Elmira dobló a la izquierda y desapareció.
Se oyó un ruido como carbón que cae en una carbonera.
—¡Elmira!
Las señoras corrieron como las niñas de un equipo de balocesto, tropezando unas con otras.
Sólo la señora Goodwater fue en línea recta.
Encontró a Tom mirando hacia abajo con las manos apretadas en la barandilla.
—¡Cuarenta escalones! —gimió Tom—. ¡Cuarenta escalones hasta el suelo!
Más tarde, y durante meses y años, se habló de cómo una ebria, Elmira Brown, bajó los escalones, tocándolos todos. Se dijo que cuando empezó a caer estaba ya inconsciente.
Esto dio elasticidad al esqueleto, de modo que rodó sin rebotar. Llegó al pie de las escaleras parpadeando y sintiéndose mejor, habiendo dejado la causa del malestar en el camino. En verdad, estaba tan cubierta de moretones que parecía una señora tatuada. Pero; no, no se había dislocado una muñeca, ni se había torcido un tobillo. Sintió algo rara la cabeza durante tres días, y miraba siempre un poco de reojo. Pero lo importante fue la señora Goodwater al pie de las escaleras. Había puesto la cabeza de Elmira en el regazo, y derramaba lágrimas sobre ella mientras las señoras se apretujaban histéricamente.
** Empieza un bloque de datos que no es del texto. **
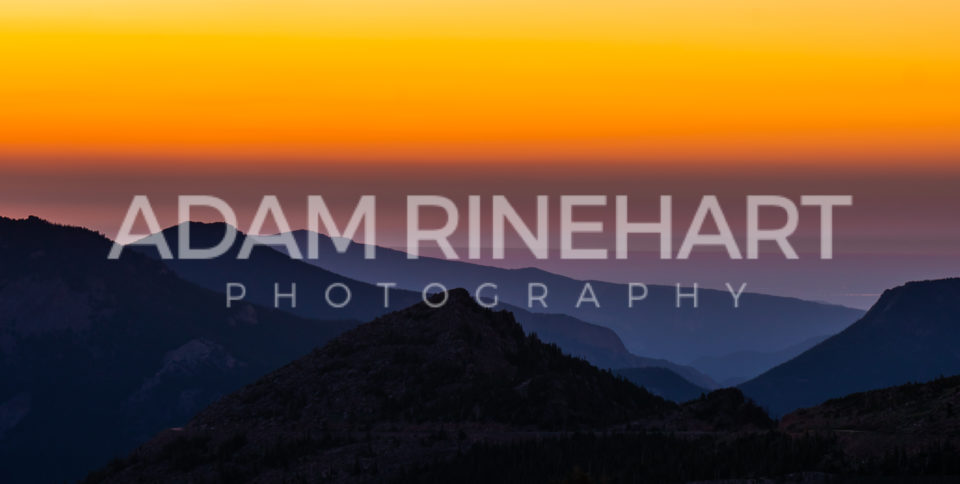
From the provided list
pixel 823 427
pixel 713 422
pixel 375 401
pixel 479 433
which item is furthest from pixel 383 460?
pixel 823 427

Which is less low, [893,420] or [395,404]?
[893,420]

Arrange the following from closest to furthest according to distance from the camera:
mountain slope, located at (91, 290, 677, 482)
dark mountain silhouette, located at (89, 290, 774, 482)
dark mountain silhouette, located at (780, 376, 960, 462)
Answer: dark mountain silhouette, located at (780, 376, 960, 462)
dark mountain silhouette, located at (89, 290, 774, 482)
mountain slope, located at (91, 290, 677, 482)

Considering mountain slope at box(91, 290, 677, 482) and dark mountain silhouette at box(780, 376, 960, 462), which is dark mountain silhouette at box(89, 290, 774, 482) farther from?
dark mountain silhouette at box(780, 376, 960, 462)

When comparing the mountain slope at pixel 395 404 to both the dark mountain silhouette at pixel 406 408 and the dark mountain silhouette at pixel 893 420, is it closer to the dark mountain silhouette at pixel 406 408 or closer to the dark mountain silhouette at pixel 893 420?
the dark mountain silhouette at pixel 406 408

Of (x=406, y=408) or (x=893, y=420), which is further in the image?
(x=406, y=408)

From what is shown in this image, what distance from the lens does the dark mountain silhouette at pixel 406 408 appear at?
316 ft

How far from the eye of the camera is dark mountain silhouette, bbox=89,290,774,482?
9644 cm

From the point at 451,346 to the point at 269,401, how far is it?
15.7 metres

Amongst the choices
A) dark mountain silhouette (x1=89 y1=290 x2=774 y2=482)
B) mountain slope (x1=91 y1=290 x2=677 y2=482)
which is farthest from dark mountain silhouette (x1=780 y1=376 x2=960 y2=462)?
mountain slope (x1=91 y1=290 x2=677 y2=482)

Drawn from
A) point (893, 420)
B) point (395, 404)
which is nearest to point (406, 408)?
point (395, 404)

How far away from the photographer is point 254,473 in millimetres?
98812

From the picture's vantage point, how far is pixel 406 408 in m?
107

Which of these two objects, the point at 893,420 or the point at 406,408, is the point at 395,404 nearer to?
the point at 406,408

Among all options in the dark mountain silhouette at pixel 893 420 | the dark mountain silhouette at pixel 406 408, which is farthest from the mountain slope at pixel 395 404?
the dark mountain silhouette at pixel 893 420
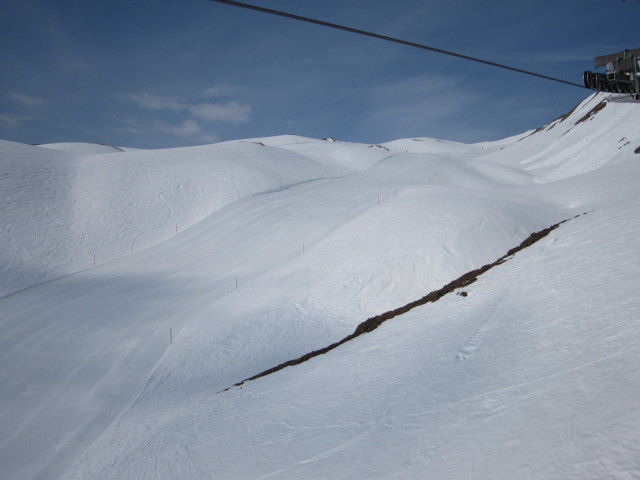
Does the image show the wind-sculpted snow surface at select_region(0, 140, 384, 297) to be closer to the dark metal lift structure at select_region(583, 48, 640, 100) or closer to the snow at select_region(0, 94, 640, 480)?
the snow at select_region(0, 94, 640, 480)

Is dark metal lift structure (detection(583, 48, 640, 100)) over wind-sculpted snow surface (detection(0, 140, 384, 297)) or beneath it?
beneath

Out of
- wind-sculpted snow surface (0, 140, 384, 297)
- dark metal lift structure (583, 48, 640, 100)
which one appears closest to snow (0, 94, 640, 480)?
wind-sculpted snow surface (0, 140, 384, 297)

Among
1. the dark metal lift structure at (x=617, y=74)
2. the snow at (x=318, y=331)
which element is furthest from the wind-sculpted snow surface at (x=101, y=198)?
the dark metal lift structure at (x=617, y=74)

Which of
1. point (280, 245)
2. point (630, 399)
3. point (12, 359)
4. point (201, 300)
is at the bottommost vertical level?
point (630, 399)

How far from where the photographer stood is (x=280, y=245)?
26.4 meters

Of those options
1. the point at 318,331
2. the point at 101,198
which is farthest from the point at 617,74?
the point at 101,198

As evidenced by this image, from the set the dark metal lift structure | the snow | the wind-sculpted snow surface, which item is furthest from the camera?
the wind-sculpted snow surface

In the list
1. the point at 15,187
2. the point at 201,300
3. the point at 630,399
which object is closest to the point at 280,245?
the point at 201,300

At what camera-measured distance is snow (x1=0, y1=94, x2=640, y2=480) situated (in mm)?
4523

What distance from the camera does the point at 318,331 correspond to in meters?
14.8

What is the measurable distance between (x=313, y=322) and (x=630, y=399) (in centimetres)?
1251

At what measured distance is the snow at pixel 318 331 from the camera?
14.8ft

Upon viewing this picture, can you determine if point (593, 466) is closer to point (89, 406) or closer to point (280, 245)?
point (89, 406)

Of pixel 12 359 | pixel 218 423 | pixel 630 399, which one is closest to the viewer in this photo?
pixel 630 399
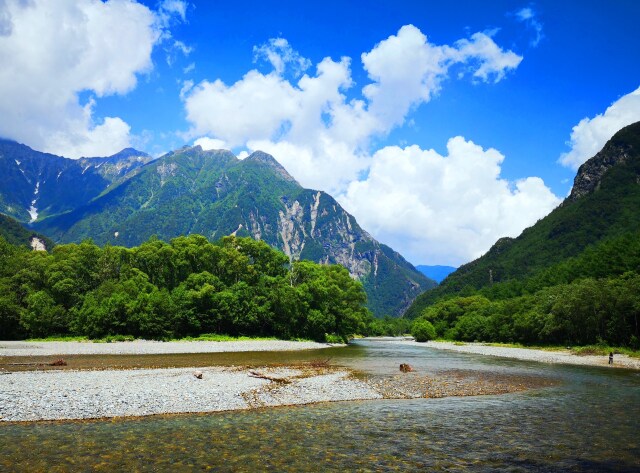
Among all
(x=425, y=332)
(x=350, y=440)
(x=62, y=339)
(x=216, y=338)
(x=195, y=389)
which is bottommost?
(x=425, y=332)

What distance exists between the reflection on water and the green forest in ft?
202

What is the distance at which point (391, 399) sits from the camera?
2594 cm

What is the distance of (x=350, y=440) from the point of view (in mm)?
16281

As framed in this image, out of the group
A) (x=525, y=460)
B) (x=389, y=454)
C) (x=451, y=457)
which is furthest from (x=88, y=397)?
(x=525, y=460)

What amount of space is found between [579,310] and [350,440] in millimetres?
78663

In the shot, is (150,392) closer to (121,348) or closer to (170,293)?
(121,348)

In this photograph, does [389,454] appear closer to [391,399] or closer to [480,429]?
[480,429]

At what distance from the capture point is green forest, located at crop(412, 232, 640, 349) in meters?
73.4

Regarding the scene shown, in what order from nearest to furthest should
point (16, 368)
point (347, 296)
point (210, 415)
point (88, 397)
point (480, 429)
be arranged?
point (480, 429), point (210, 415), point (88, 397), point (16, 368), point (347, 296)

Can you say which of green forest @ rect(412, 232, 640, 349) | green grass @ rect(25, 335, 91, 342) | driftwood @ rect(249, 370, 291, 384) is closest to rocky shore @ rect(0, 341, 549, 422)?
driftwood @ rect(249, 370, 291, 384)

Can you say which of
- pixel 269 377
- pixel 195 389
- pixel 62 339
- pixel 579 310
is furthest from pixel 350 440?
pixel 579 310

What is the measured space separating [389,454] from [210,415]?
10.0 m

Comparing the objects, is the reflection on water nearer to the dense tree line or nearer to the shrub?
the dense tree line

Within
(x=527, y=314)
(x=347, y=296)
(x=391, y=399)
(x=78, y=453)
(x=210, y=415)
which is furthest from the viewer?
(x=347, y=296)
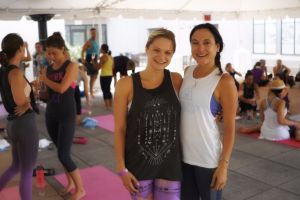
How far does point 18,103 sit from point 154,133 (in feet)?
4.13

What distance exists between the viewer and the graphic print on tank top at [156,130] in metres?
1.90

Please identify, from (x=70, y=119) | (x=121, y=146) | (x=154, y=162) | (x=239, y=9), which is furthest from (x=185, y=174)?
(x=239, y=9)

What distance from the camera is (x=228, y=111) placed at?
1887mm

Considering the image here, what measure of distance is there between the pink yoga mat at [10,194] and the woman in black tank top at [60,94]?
31.7 inches

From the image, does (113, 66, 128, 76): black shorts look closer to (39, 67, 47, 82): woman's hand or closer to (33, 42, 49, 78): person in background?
(33, 42, 49, 78): person in background

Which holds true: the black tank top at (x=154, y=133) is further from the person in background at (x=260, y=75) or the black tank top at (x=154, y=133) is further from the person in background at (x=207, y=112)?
the person in background at (x=260, y=75)

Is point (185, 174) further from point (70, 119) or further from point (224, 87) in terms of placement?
point (70, 119)

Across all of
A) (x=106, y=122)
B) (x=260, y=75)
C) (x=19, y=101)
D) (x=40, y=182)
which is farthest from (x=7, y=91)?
(x=260, y=75)

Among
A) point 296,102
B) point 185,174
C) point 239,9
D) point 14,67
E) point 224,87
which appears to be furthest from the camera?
point 239,9

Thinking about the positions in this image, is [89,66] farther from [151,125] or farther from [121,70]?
[151,125]

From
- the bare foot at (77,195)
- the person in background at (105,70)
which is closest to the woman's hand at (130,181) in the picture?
the bare foot at (77,195)

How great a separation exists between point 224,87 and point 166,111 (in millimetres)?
334

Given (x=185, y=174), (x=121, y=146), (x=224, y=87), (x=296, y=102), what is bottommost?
(x=296, y=102)

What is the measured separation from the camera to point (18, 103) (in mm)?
2656
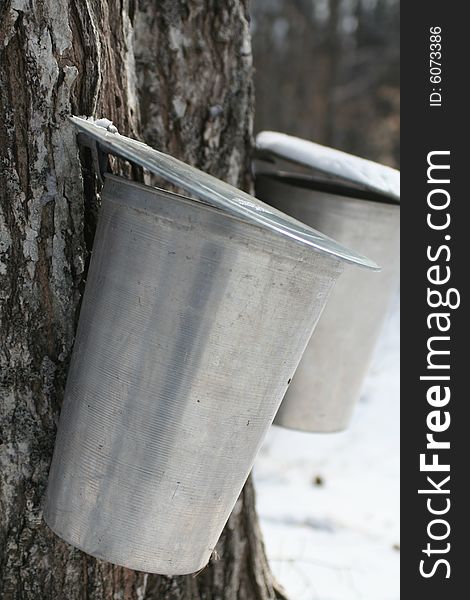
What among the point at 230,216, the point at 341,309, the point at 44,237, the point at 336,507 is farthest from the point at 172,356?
the point at 336,507

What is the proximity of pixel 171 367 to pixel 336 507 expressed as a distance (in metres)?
2.02

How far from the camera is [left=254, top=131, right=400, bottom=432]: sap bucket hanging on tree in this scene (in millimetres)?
1938

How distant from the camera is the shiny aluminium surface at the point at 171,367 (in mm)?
1246

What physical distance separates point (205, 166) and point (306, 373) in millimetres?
652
—Elmira, te prometo; Elmira, te juro, si vives, si no mueres; óyeme, Elmira, ¡escúchame!
De ahora en adelante emplearé mis artes sólo con buenos propósitos. No más magia negra, sólo magia blanca. En el resto de tu vida no caerás otra vez sobre perros de hierro, no tropezarás con los umbrales, ni te cortarás los dedos, ni rodarás escaleras abajo. El Elíseo, Elmira; te prometo el Elíseo. ¡Si vives! ¡Elmira, ya estoy sacándole las tachuelas a la muñeca! ¡Elmira, háblame! ¡Háblame y levántate! Y ven arriba, que haremos otra votación.
Presidenta, te prometo que serás presidenta de la Liga Femenina Madreselva. Por aclamación, ¿no es cierto, señoras?
Las señoras gritaron tanto que tuvieron que sostenerse unas a otras.
Tom, en lo alto de la escalera, pensó que allá abajo había aparecido la muerte.
Estaba en la mitad de la escalera cuando se encontró con las señoras que subían otra vez, como si salieran de una explosión de dinamita.
—¡Apártate, muchacho!
Adelante venía la señora Goodwater, riendo y llorando.
Luego venía la señora Elmira Brown, haciendo lo mismo.
Y detrás venían las ciento veintitrés socias de la Liga, sin saber si volvían de un funeral o iban a un baile.
Tom miró cómo pasaban y sacudió la cabeza.
—No me necesitan —dijo—. No me necesitan más.
Así que bajó de puntillas las escaleras antes que lo echaran de menos, tomándose con fuerza de la barandilla.